Nessa altura, a principal rádio estatal do país voltou a bajular o ditador: “sua Excelência, o presidente da República do Zimbábue, o camarada Robert Gabriel Mugabe, um líder altruísta e dedicado, um estadista, um nacionalista, um pan-africanista, um pai e um homem com todos estes valores e muito mais“.
Houve, no entanto, quem mantivesse uma visão crítica, como Obert Gutu, membro do partido Movimento para a Mudança Democrática, que impôs a Mugabe a sua primeira derrota eleitoral nas eleições de 2008.
“Quando nós alcançamos a independência, em 1980, havia uma sensação de esperança e entusiasmo. Todos pensávamos que iríamos prosperar e criar uma nação. Mas, infelizmente, assistimos à traição das aspirações das pessoas e ao fortalecimento da tirania. Temos assistido à criação de um regime intolerante. Infelizmente a maioria dos zimbabuanos hoje é mais pobre do que em 1980”, afirmou o político e advogado.
Ruína econômica
Desde que chegou ao poder, Mugabe viveu anos indiferente aos problemas nacionais. Enquanto a imprensa internacional noticiava casos de hospitais públicos sem medicamentos ou equipamentos sanitários, Mugabe organizava festas milionárias para celebrar o seu aniversário.
A inflação atingiu valor recorde.
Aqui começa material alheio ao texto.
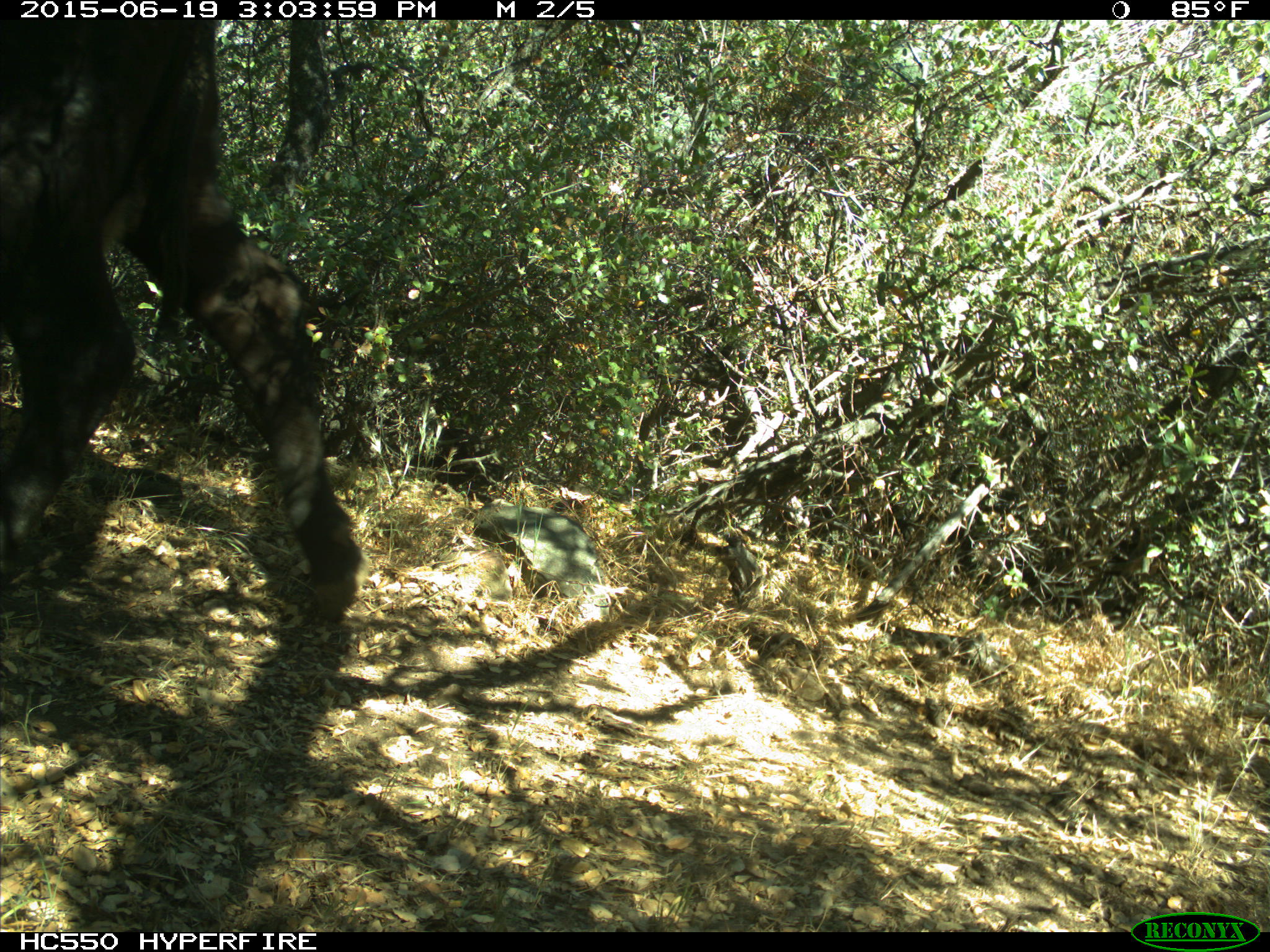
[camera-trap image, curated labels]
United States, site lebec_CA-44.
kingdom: Animalia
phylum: Chordata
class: Mammalia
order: Artiodactyla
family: Bovidae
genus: Bos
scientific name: Bos taurus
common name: domestic cow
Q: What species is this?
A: Bos taurus (domestic cow).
Os preços duplicavam no mesmo dia e o descontrole financeiro levou o Banco Central a emitir notas de trilhões de dólares zimbabuanos. Circulam no Zimbabué principalmente moedas estrangeiras, como o rand da África do Sul ou o dólar americano.
Os últimos anos do governo de Mugabe ficaram marcados tanto pelos conflitos internos dentro do ZANU-PF, especialmente em relação à sua sucessão, quanto por protestos da população devido aos atrasos no pagamento dos salários.
Depois de 37 anos no poder, Mugabe criou um país onde mais de metade dos cerca de 16 milhões de cidadãos continuavam precisando de ajuda humanitária para enfrentar a fome e epidemias de cólera.
Atualmente, o Zimbábue atravessa sua pior crise econômica em uma década, com inflação de três dígitos, cortes no fornecimento de energia e escassez de itens essenciais e de dólares no mercado.
Após liderar o Zimbábue por mais de três décadas, Mugabe será provavelmente lembrado como um homem de duas faces: o combatente pela liberdade que prometeu uma nação próspera, mas que se tornou o ditador de um povo que vive na extrema pobreza.